----- Source data -----

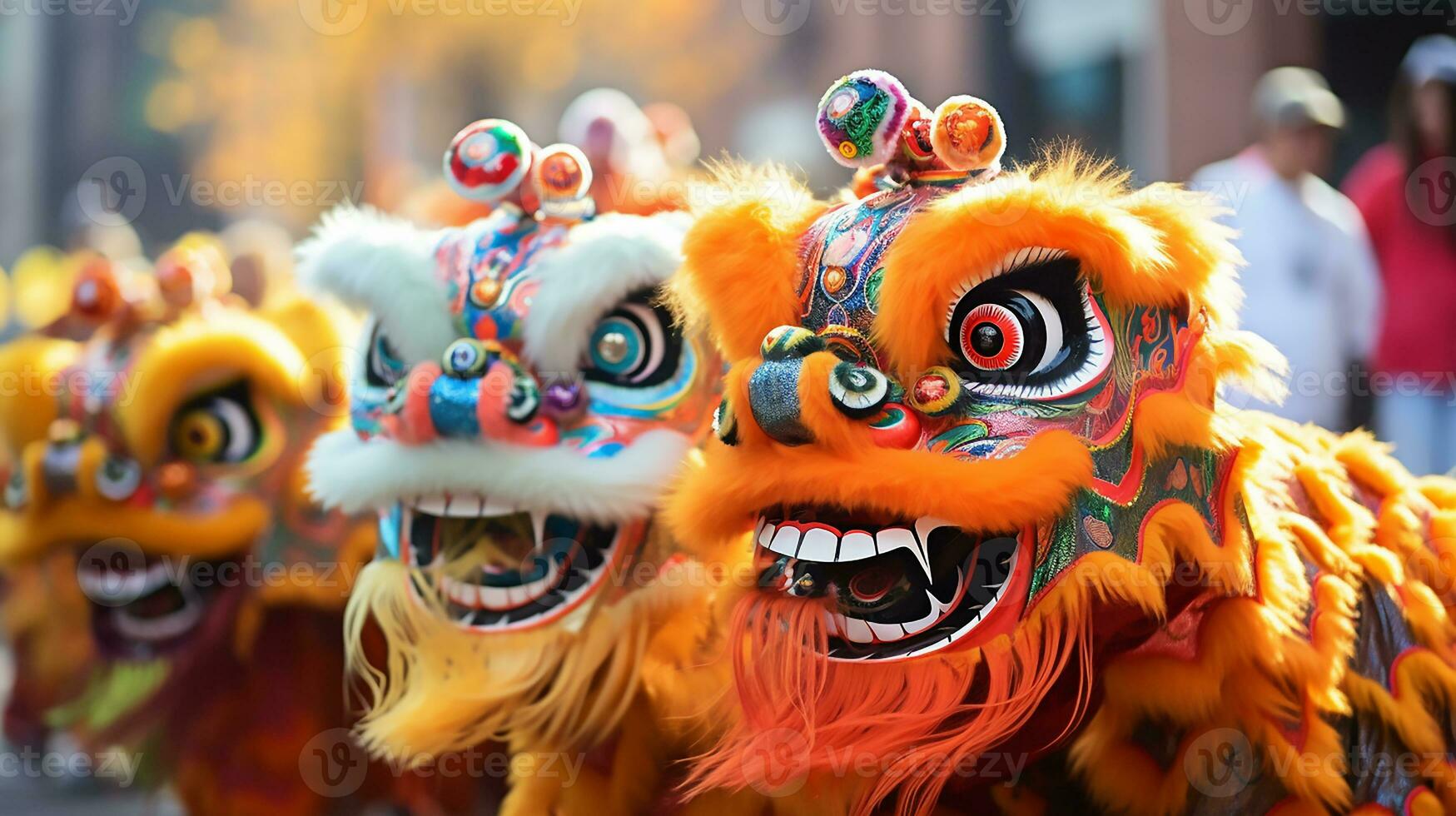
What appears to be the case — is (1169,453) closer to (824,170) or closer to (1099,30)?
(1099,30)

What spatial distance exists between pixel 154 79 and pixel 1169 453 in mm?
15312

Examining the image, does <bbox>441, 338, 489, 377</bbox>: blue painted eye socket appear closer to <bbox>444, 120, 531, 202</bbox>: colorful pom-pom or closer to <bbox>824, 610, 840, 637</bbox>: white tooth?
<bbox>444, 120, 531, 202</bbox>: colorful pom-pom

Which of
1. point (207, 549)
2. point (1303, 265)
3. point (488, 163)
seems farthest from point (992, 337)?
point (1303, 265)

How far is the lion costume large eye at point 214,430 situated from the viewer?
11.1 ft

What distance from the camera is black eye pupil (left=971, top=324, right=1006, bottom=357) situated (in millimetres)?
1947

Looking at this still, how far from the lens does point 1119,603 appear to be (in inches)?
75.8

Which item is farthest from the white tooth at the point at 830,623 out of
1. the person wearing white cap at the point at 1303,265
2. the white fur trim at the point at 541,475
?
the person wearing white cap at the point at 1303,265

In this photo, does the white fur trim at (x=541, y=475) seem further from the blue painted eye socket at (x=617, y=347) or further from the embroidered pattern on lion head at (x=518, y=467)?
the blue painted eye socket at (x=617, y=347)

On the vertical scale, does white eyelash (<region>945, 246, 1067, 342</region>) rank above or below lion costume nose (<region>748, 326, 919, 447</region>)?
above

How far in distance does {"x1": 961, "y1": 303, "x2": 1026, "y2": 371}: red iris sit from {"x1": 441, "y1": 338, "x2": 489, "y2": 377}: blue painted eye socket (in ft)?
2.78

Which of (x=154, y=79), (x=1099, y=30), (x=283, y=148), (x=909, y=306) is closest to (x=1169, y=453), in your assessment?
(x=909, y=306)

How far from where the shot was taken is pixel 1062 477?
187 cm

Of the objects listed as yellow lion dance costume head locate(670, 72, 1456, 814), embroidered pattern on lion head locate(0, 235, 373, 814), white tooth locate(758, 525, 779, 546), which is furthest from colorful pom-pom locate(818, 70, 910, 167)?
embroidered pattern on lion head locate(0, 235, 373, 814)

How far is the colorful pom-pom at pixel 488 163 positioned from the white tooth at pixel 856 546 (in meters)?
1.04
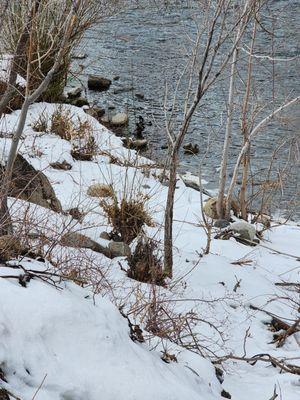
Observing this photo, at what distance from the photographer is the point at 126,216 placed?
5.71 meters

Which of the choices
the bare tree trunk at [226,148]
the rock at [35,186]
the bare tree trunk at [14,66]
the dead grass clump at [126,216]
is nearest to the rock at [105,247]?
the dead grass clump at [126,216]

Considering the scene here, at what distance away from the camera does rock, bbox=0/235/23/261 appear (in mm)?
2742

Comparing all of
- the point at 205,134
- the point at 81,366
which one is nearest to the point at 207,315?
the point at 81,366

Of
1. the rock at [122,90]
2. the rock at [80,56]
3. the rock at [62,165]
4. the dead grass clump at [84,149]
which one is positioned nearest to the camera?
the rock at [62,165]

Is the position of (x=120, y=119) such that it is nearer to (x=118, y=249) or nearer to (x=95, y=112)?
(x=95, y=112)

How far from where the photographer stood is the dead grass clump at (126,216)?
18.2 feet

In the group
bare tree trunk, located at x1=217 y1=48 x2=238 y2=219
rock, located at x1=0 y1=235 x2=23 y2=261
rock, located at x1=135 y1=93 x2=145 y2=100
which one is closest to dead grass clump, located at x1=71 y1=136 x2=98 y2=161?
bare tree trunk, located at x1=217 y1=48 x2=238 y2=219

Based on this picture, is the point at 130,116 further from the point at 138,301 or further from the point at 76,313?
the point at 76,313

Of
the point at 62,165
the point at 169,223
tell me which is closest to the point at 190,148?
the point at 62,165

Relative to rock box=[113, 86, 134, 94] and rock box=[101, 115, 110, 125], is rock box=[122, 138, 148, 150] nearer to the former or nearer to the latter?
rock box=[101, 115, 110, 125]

-----

▶ Instruction:
Reproduce the material word for word, beginning at the line that contains "Comparing all of" and ending at the last line of the material, with both ends included.

▶ Final result:
Comparing all of
- the point at 205,134
- the point at 81,366
which one is nearest to the point at 207,315?
the point at 81,366

Of
1. the rock at [122,90]
2. the rock at [80,56]
3. the rock at [62,165]
4. the dead grass clump at [84,149]
which one is positioned nearest to the camera?
the rock at [62,165]

Is the position of (x=120, y=119) such that it is nearer to (x=118, y=249) or nearer to (x=95, y=112)?
(x=95, y=112)

How far from where the photographer stood is the dead grass clump at (126,216)?
18.2 feet

In the group
bare tree trunk, located at x1=217 y1=48 x2=238 y2=219
rock, located at x1=0 y1=235 x2=23 y2=261
rock, located at x1=135 y1=93 x2=145 y2=100
which one is closest to dead grass clump, located at x1=71 y1=136 x2=98 y2=161?
bare tree trunk, located at x1=217 y1=48 x2=238 y2=219

Based on this picture, is the point at 130,116 further from the point at 138,301 or further from the point at 76,313?
the point at 76,313

Of
the point at 62,165
the point at 169,223
tell me which is closest to the point at 190,148?
the point at 62,165

Relative to rock box=[113, 86, 134, 94] and rock box=[101, 115, 110, 125], is rock box=[122, 138, 148, 150] nearer to the former or nearer to the latter?
rock box=[101, 115, 110, 125]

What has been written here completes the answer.